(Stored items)

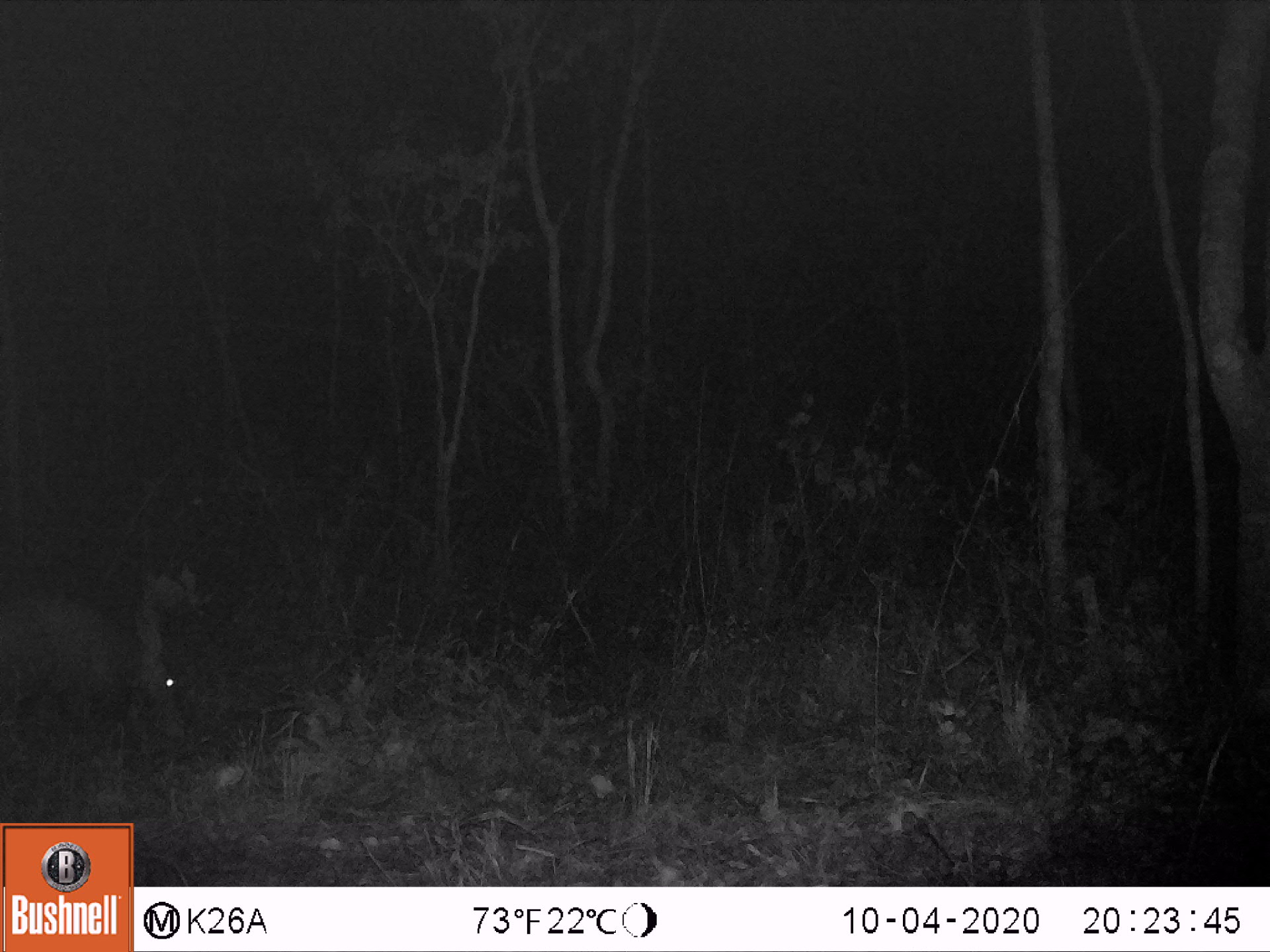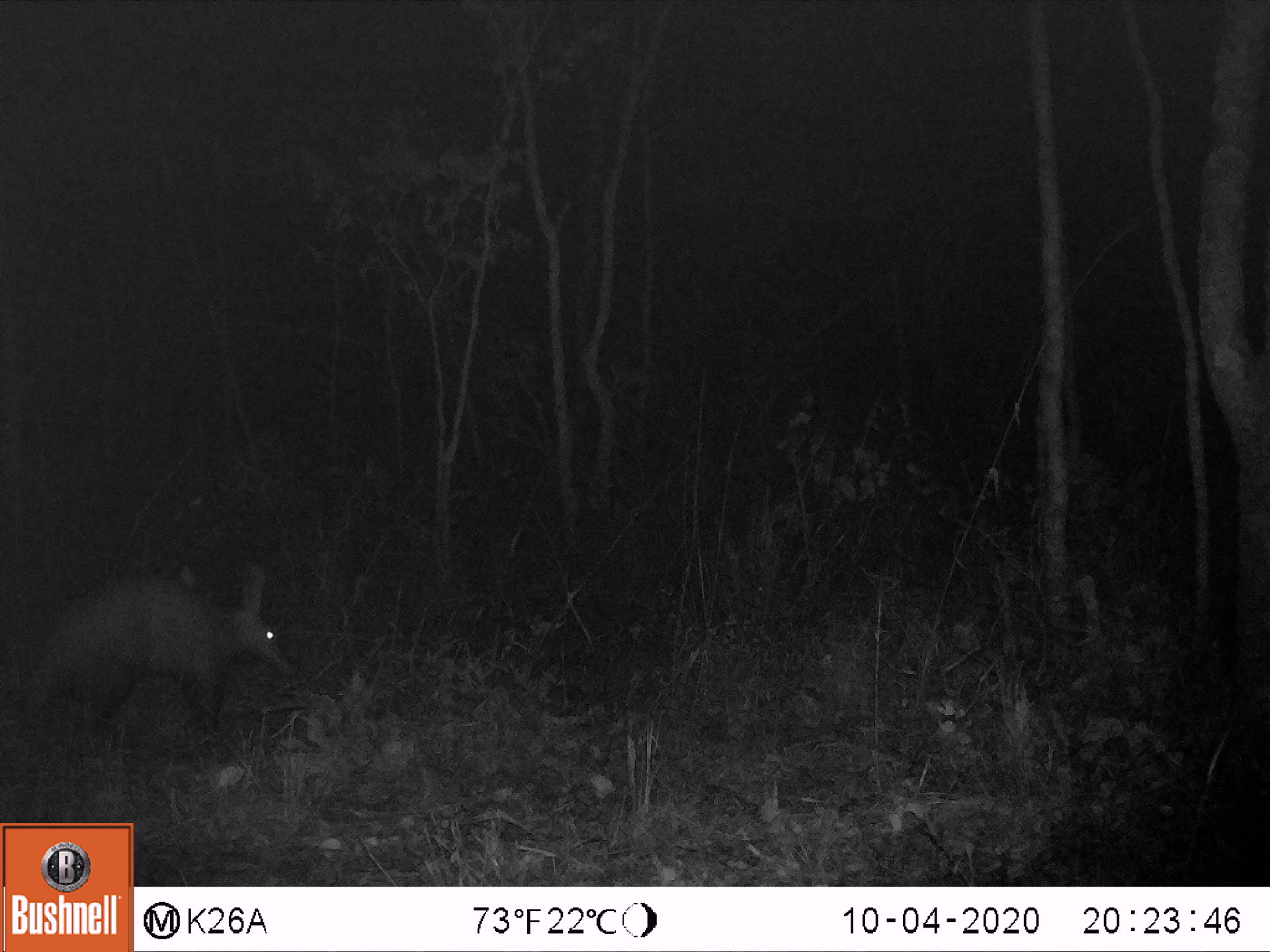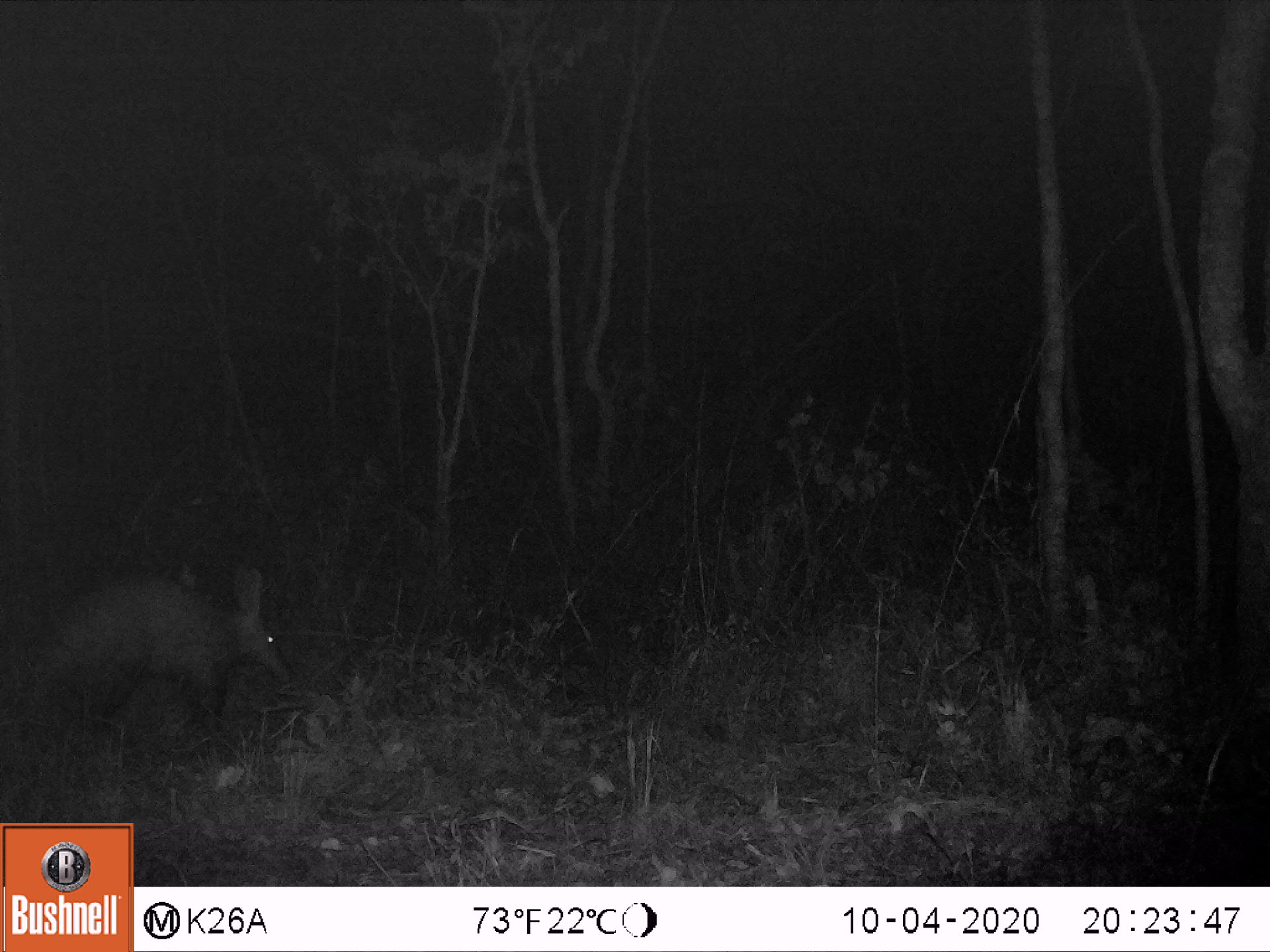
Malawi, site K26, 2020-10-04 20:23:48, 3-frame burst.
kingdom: Animalia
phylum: Chordata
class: Mammalia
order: Tubulidentata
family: Orycteropodidae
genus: Orycteropus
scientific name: Orycteropus afer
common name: aardvark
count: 1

Assignment: When copying the records, reproduce every entry exactly and omit all pictures.

Answer to the problem:
Malawi, site K26, 2020-10-04 20:23:48, 3-frame burst.
kingdom: Animalia
phylum: Chordata
class: Mammalia
order: Tubulidentata
family: Orycteropodidae
genus: Orycteropus
scientific name: Orycteropus afer
common name: aardvark
count: 1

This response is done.